= Kazue Sawai =

Japanese musician (1941–2026)

Kazue Sawai (沢井 一恵, Sawai Kazue) was a Japanese koto player noted for her performance of contemporary classical music and free improvisation.

== Early life ==
Sawai was born in Kyoto on January 1st, 1941, and began studying koto, at the age of eight, with Michio Miyagi. She later graduated from the Tokyo National University of Fine Arts and Music.

== Musical career ==
Sawai played both the 13-string and 17-string kotos. As a soloist, as well as with her koto ensemble, she performed and worked with John Cage, Toshi Ichiyanagi, Yuji Takahashi, Ayuo, Roberto Carnevale, Sofia Gubaidulina, David Behrman, Carl Stone, and many other composers.
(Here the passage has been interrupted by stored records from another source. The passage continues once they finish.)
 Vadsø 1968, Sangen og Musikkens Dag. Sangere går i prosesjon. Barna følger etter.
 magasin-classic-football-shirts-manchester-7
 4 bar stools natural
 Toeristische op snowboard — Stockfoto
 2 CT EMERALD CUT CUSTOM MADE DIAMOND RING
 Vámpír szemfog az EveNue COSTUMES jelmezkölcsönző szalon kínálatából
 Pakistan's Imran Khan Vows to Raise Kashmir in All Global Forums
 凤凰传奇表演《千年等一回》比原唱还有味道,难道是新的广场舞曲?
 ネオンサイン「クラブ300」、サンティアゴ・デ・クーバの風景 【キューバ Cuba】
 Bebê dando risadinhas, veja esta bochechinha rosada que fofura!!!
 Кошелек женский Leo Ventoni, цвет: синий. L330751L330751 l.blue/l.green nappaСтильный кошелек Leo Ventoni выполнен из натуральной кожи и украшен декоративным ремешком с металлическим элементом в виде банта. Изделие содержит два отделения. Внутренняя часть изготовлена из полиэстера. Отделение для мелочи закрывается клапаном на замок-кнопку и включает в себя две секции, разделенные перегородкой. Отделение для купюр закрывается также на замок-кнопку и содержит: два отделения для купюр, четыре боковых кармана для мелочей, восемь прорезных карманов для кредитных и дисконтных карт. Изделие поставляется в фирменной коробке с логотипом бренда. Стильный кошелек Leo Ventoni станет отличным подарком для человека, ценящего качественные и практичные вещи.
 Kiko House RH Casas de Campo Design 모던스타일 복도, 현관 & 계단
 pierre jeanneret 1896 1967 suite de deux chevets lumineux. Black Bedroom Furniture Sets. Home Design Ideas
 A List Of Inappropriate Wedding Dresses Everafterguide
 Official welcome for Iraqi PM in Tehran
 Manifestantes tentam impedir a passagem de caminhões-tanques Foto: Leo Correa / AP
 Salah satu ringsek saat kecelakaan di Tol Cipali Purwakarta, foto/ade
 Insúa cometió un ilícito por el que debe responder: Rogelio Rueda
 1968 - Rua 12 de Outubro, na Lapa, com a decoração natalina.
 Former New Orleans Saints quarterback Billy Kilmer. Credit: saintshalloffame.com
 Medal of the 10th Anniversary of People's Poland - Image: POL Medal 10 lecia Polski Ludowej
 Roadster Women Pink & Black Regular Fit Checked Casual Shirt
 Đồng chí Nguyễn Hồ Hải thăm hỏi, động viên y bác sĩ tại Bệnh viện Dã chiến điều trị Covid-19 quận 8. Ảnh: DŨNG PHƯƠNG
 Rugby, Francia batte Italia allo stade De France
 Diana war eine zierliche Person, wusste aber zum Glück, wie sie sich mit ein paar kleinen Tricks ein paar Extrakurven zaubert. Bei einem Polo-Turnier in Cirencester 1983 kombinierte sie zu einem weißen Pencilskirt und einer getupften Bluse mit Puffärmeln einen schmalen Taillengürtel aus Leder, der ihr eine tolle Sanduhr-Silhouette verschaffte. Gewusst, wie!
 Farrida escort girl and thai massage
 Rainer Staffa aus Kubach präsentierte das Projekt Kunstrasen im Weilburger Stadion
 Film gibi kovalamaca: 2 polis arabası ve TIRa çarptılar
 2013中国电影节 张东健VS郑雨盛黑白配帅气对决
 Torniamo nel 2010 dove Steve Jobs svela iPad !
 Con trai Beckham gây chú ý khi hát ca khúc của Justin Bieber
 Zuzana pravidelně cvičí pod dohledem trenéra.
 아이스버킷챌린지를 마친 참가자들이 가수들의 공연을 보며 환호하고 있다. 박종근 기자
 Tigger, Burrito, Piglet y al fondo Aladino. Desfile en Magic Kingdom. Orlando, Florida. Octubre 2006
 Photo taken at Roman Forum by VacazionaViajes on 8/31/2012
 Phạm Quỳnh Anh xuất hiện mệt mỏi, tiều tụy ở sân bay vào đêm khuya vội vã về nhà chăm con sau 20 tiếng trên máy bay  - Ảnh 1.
She has performed in Japan, North America, and Europe.

== Teaching career ==
Sawai operated a school in Japan, where she taught both Japanese and foreign students. Her students include Michiyo Yagi, Elizabeth Falconer, Shoko Hikage, and Mei Han.

== Personal life and death ==
Sawai was married to the late Tadao Sawai, who was also a koto player and composer. The couple had a son Hikaru Sawai (born 1964), who is also a koto player and composer.

Kazue Sawai died on 15 February 2026, at the age of 85.